Reproduce the lines below word for word, changing nothing.

******

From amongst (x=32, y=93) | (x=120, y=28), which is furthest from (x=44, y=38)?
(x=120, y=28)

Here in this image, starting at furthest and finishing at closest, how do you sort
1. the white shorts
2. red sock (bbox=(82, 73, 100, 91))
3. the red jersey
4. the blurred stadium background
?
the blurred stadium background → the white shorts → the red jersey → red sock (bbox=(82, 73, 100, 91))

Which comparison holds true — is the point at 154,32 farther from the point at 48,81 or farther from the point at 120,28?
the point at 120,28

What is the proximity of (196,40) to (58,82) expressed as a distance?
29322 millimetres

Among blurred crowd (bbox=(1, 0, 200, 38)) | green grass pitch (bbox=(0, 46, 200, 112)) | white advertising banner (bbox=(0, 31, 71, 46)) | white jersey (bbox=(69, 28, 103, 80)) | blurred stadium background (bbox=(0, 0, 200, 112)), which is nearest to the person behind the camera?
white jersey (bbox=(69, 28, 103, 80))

******

- Answer for this exercise:
From amongst (x=32, y=93) | (x=120, y=28), which is furthest from (x=44, y=38)?
(x=120, y=28)

Here in this image, starting at furthest and finishing at closest, how do you sort
1. the white shorts
2. red sock (bbox=(82, 73, 100, 91))
3. the red jersey
4. the blurred stadium background
?
the blurred stadium background → the white shorts → the red jersey → red sock (bbox=(82, 73, 100, 91))

Which comparison holds true — is the point at 154,32 farther from the point at 48,81 or farther from the point at 120,28?
the point at 120,28

What is the proximity of (196,40) to (58,82) expressed as a distance?
29322 millimetres

Among blurred crowd (bbox=(1, 0, 200, 38)) | green grass pitch (bbox=(0, 46, 200, 112)) | white advertising banner (bbox=(0, 31, 71, 46)) | white jersey (bbox=(69, 28, 103, 80)) | blurred stadium background (bbox=(0, 0, 200, 112)), which is nearest to the person behind the camera?
white jersey (bbox=(69, 28, 103, 80))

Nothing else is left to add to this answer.